▶ _Page extract_:
BEGIN
US Ambassador Nikki Haley denounced Myanmar’s government Tuesday for continuing to make life for Rohingya Muslims “a death sentence,” citing the reporting of mass graves by The Associated Press and other news organizations.

She started her speech to the Security Council by recounting how a Rohingya refugee in Bangladesh, Noor Kadir, told AP about surviving an attack by soldiers on 14 friends trying to choose sides for a local soccer-like game in the village of Gu Dar Pyin in Myanmar’s Rakhine state.

Haley said only Kadir and two friends survived, and six days later he found teammates partially buried in mass graves — reportedly among five mass graves. Survivors reported that more than 200 soldiers descended on the village, shooting and burning homes, she said.

Myanmar’s government “regularly denies the existence of massacres and mass graves and claims to be fighting ’terrorists,’” Haley said. “But what Kadir found that day indicated that the military knew what it was doing was wrong and didn’t want the world to know.”

She also cited evidence of “another massacre and mass grave” in the fishing village of Inn Din, discovered by two Reuters reporters who are now imprisoned.

Haley said they reported that police ordered villagers “to participate in the killing, dismemberment and burial in a mass grave of 10 Rohingya men and boys.” She called for the reporters’ immediate release, saying “unhindered media access is vitally important.”

During the council meeting, many countries including Britain, Netherlands, France, Kazakhstan and Sweden raised the reports of mass graves and the imprisoned journalists.

“Numerous reports of systematic widespread and coordinated acts of violence strongly indicate that crimes against humanity have been committed in Rakhine,” said Sweden’s deputy UN Ambassador, Carl Skau.
END
▶ _Recorded data_:
BEGIN
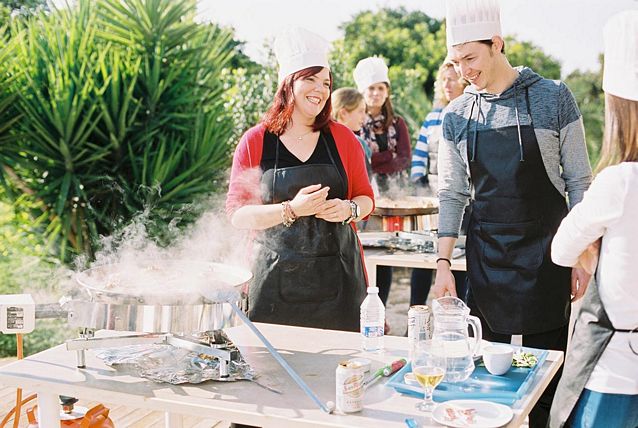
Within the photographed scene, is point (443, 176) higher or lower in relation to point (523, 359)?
higher

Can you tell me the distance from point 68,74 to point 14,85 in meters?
0.48

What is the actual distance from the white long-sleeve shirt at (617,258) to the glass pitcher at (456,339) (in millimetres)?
378

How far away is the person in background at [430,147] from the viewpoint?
5.26m

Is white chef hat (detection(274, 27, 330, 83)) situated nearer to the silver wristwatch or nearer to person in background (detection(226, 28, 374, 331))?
person in background (detection(226, 28, 374, 331))

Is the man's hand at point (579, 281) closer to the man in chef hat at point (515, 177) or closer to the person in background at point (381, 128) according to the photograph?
the man in chef hat at point (515, 177)

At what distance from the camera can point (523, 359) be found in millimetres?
2379

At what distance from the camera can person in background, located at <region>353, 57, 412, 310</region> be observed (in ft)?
20.1

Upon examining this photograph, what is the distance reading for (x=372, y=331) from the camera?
2.55m

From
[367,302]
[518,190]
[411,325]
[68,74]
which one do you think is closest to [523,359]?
[411,325]

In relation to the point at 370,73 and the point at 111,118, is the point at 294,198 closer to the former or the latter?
the point at 370,73

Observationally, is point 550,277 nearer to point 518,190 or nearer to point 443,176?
point 518,190

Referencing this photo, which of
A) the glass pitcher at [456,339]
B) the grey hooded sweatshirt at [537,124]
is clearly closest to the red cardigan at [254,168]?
the grey hooded sweatshirt at [537,124]

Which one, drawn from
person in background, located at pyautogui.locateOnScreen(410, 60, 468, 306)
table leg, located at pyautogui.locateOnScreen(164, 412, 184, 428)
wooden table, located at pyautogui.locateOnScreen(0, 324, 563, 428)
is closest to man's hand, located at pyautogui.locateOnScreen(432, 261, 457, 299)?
wooden table, located at pyautogui.locateOnScreen(0, 324, 563, 428)

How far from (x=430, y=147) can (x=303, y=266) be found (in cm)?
287
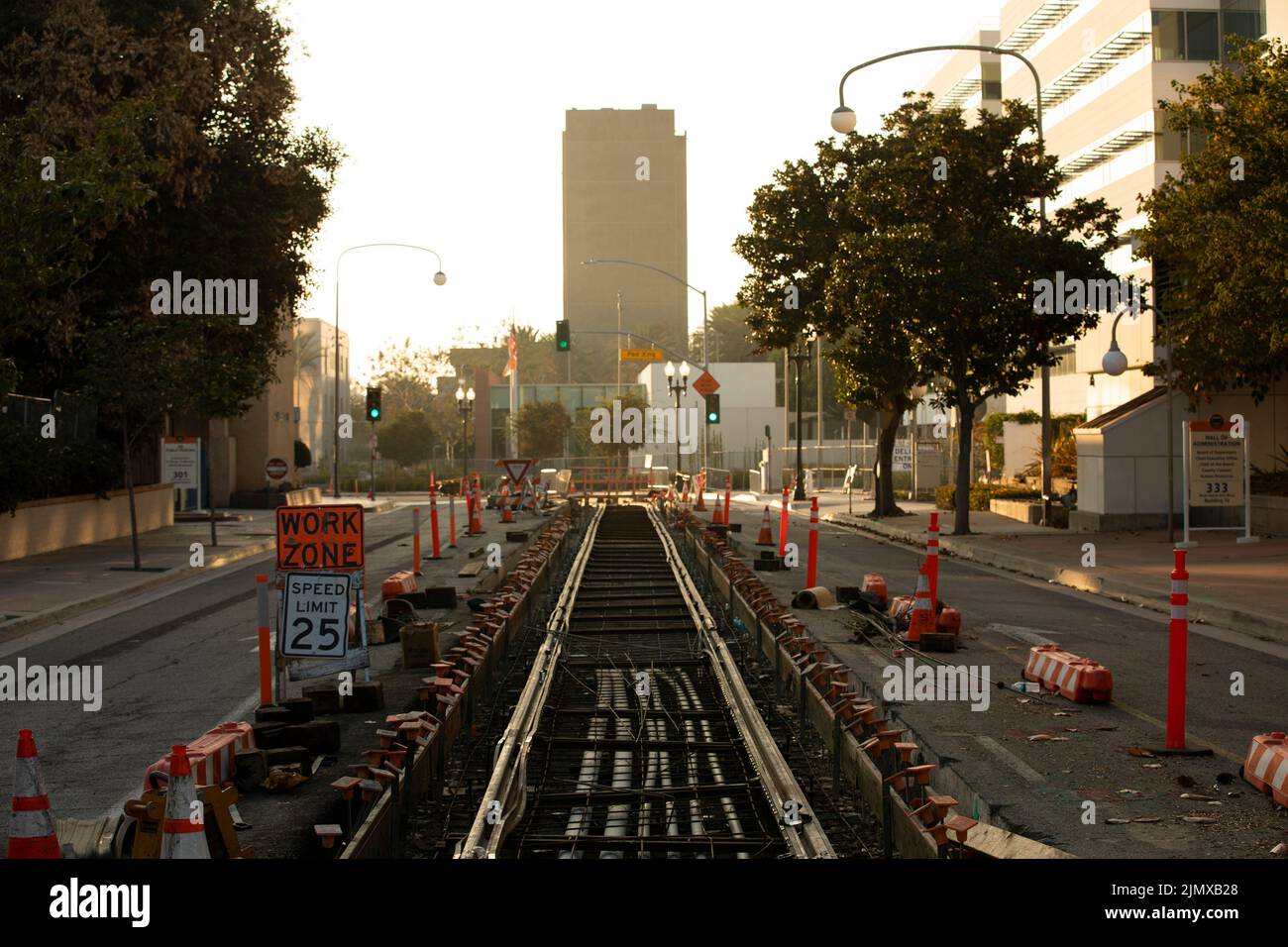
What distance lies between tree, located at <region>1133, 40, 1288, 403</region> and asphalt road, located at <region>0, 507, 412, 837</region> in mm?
15139

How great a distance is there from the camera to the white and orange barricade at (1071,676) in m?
12.0

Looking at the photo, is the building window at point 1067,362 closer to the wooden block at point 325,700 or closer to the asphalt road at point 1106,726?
the asphalt road at point 1106,726

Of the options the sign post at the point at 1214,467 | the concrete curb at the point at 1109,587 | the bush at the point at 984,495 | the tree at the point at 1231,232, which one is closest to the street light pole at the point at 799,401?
the bush at the point at 984,495

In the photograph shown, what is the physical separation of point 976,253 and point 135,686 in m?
21.4

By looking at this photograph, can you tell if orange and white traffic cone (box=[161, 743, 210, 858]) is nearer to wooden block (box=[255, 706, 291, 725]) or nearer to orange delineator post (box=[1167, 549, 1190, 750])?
wooden block (box=[255, 706, 291, 725])

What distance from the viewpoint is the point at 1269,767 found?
875cm

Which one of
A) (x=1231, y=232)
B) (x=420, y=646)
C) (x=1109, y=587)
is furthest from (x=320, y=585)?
(x=1231, y=232)

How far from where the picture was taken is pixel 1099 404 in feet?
173

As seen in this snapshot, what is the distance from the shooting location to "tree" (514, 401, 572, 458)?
91.9 m

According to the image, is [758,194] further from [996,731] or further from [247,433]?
[996,731]

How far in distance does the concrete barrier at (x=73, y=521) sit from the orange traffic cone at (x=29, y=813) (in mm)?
22635

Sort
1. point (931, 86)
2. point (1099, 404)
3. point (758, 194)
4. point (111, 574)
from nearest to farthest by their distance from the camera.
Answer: point (111, 574) → point (758, 194) → point (1099, 404) → point (931, 86)
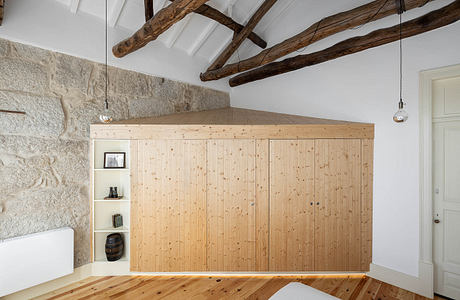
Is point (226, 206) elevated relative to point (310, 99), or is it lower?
lower

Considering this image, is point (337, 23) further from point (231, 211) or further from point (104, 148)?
point (104, 148)

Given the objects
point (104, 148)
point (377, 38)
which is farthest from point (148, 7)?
point (377, 38)

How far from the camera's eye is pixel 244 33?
3.90 m

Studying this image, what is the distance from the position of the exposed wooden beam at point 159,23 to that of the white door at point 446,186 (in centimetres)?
298

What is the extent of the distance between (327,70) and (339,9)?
34.8 inches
END
▶ _Work instructions_:
A – In the news piece on Nikki Haley's Security Council speech about Myanmar, how many soldiers did survivors say descended on the village of Gu Dar Pyin?
B – Extend the news piece on Nikki Haley's Security Council speech about Myanmar, starting after its last sentence.

▶ _Answers by task_:
A – More than 200

B –
Buddhist-majority Myanmar doesn’t recognize the Rohingya as an ethnic group, insisting they are Bengali migrants from Bangladesh living illegally in the country. It has denied them citizenship, leaving them stateless.

The recent spasm of violence began when Rohingya insurgents staged a series of attacks August 25. Myanmar security forces then began a scorched-earth campaign against Rohingya villages that the UN and human rights groups have called a campaign of ethnic cleansing.

Myanmar Ambassador Hau Do Suan told the council that AP and BBC reports of mass graves in Gu Dar Pyin were investigated by a 17-member team. He said that “no mass grave was found” and that village elders “confirmed there were no such incidents,” but the state government “is extending the investigation to nearby villages.”

As for the mass grave in Inn Din, Suan said the military’s investigation found that 10 members of the Arakan Rohingya Salvation Army — the Rohingya insurgent group that carried out attacks on security forces August 25 — were arrested September 1. He said the next day they were executed and buried.

Suan said 16 people including army and police officers and some villagers are facing unspecified “action” for violating “standard operating procedures and rules of engagement.”

Haley said powerful forces in Myanmar’s government have denied ethnic cleansing in Rakhine, and “to make sure no one contradicts their preposterous denials, they are preventing access to Rakhine to anyone or any organization that might bear witness to their atrocities, including the UN Security Council.”

She posed a challenge for Myanmar’s leader, Aung San Suu Kyi, the Nobel laureate celebrated in the past “for her commitment to peace and her fellow man.”

“If any of that love of humanity can be found in the government,” Haley said, the least it can do is allow humanitarian groups to get “food to the starving, medical care to the wounded, and psychological services to the sexually abused” Rohingya still in Rakhine state.